L'Explication Prémisse
Cet article dit qu’un créancier qui a lancé la procédure de vente forcée (le créancier requérant) ne peut pas faire échouer la vente publique simplement en se désistant ou en proposant de payer la somme offerte par un autre enchérisseur pour reprendre le bien. Autrement dit, même s’il retire sa demande ou promet de régler la surenchère, il ne peut pas empêcher l’adjudication à moins que tous les autres créanciers inscrits ne donnent leur accord. La règle protège les intérêts des autres créanciers et garantit que la vente publique se déroule normalement et de façon transparente.
Imaginons que Paul, titulaire d’une hypothèque, saisisse la maison de Marie pour faire valoir sa créance et demande la vente aux enchères. Pendant l’adjudication, un tiers fait une surenchère et obtient l’adjudication. Paul voudrait alors se désister ou proposer de payer la surenchère pour récupérer la maison et empêcher la vente publique. Selon l’article 2466, Paul ne peut pas empêcher l’adjudication par ce seul geste : la vente pourra être confirmée sauf si tous les autres créanciers ayant des droits inscrits sur le bien (par exemple une deuxième banque ou un fournisseur avec un gage inscrit) acceptent ensemble de l’empêcher.

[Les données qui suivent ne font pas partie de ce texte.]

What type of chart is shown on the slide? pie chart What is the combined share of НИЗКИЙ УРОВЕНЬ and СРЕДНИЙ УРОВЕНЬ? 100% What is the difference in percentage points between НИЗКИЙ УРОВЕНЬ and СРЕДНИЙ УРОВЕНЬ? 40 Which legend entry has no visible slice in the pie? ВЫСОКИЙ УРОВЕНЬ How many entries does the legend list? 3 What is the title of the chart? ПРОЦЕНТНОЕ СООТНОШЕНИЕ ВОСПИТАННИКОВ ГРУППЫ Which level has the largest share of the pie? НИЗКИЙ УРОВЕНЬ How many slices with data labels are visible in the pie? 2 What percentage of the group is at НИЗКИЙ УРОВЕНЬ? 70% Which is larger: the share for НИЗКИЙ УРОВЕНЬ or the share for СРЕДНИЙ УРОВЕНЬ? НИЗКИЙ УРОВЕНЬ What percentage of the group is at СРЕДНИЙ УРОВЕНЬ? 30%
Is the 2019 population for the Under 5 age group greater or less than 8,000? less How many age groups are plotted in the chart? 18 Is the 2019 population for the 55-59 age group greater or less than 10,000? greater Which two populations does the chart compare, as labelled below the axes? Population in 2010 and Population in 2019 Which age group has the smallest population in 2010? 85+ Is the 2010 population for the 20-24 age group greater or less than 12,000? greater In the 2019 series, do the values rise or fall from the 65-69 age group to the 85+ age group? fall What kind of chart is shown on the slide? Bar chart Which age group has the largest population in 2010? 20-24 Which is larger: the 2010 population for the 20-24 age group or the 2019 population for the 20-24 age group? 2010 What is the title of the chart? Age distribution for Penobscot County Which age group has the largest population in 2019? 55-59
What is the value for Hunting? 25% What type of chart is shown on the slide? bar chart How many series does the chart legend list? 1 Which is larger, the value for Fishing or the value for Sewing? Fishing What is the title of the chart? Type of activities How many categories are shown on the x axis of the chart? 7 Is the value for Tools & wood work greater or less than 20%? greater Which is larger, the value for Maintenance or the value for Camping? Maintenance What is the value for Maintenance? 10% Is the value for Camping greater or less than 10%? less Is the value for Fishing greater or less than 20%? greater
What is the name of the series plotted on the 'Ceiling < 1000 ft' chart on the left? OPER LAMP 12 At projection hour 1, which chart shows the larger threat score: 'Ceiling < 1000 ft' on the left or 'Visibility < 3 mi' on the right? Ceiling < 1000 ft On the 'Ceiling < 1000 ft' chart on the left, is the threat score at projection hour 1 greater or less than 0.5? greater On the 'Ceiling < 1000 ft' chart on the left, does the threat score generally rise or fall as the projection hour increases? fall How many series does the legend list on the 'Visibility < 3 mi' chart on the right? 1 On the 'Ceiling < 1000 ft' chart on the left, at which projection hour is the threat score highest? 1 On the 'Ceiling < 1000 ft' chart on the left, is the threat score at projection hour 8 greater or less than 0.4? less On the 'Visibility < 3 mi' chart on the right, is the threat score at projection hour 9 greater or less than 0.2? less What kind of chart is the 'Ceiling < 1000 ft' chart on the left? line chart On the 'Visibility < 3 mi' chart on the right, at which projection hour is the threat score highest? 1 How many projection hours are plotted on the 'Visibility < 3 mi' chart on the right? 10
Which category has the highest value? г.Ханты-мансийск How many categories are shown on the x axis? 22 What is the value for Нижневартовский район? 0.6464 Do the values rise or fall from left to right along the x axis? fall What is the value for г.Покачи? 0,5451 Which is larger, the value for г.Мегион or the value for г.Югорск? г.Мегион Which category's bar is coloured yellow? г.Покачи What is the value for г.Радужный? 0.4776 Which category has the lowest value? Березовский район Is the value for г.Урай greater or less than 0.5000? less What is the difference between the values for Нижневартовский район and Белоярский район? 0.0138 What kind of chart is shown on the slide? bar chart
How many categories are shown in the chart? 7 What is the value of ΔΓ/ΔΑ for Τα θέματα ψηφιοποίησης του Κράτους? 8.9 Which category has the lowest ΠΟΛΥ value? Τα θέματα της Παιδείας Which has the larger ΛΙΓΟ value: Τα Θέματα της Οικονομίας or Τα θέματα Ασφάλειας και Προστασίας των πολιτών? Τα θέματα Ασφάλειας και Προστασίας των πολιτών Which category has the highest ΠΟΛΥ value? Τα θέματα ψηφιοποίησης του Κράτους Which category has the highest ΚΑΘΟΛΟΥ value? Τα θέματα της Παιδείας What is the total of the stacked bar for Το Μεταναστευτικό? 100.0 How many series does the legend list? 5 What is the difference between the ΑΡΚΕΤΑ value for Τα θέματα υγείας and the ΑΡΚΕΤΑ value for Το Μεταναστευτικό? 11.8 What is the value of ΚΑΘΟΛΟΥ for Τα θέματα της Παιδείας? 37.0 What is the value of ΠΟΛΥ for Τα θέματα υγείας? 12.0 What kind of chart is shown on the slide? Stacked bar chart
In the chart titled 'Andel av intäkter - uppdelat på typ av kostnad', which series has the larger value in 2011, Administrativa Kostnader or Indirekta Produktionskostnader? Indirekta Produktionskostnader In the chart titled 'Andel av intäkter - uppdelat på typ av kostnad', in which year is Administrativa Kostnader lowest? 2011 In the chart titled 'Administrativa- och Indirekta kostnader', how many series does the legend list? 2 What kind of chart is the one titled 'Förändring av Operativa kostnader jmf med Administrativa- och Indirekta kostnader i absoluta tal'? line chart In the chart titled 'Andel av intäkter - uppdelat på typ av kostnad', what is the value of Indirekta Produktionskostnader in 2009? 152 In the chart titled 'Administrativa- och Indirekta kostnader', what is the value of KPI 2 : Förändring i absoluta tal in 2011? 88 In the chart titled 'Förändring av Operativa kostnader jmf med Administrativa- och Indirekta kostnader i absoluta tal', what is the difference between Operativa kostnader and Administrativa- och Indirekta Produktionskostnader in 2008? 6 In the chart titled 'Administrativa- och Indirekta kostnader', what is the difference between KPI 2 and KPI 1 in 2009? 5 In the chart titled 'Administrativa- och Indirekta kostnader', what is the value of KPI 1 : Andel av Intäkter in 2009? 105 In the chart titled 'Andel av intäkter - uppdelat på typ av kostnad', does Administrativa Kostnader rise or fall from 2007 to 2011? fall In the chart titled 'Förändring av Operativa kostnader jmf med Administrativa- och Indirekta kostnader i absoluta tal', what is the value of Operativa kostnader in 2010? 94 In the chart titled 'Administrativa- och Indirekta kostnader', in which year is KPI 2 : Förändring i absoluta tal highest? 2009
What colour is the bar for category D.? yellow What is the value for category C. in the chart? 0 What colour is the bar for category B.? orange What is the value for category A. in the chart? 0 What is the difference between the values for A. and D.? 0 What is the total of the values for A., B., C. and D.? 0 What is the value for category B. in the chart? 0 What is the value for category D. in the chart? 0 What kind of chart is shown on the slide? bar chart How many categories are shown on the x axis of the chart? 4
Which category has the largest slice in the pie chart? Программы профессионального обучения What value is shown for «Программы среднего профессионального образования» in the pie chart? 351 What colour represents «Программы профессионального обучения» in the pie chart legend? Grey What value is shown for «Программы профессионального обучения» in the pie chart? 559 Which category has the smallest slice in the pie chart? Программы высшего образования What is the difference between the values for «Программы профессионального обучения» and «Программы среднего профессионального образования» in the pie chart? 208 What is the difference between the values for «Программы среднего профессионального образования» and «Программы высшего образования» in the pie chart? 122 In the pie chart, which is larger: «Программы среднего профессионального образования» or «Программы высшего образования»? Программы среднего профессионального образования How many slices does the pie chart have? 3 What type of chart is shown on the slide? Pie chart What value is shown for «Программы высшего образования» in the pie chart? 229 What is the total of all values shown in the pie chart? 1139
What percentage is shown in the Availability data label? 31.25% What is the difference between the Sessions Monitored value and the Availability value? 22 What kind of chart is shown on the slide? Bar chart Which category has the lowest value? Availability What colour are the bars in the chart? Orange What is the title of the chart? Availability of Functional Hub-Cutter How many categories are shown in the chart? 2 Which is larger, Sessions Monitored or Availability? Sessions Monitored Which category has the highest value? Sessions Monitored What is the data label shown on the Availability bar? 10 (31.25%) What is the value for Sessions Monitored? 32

- Le « créancier requérant » = celui qui a provoqué la mise en vente forcée ne peut, par son retrait, arrêter la vente publique.
- Offrir de payer la surenchère (c’est‑à‑dire proposer de couvrir l’offre supérieure faite par un tiers) ne permet pas non plus d’empêcher l’adjudication.
- Exception : l’adjudication peut être empêchée seulement si tous les autres créanciers inscrits sur le bien y consentent unanimement.
- But de la règle : protéger les droits des autres créanciers et garantir la transparence et l’efficacité de la vente publique, en évitant les manœuvres visant à faire remporter le bien au créancier initiateur.
- Effet pratique : si l’unanimité des autres créanciers n’existe pas, la vente peut être confirmée et le bien adjugé au surenchérisseur ; le produit de la vente sera ensuite réparti selon les droits et rangs des créanciers.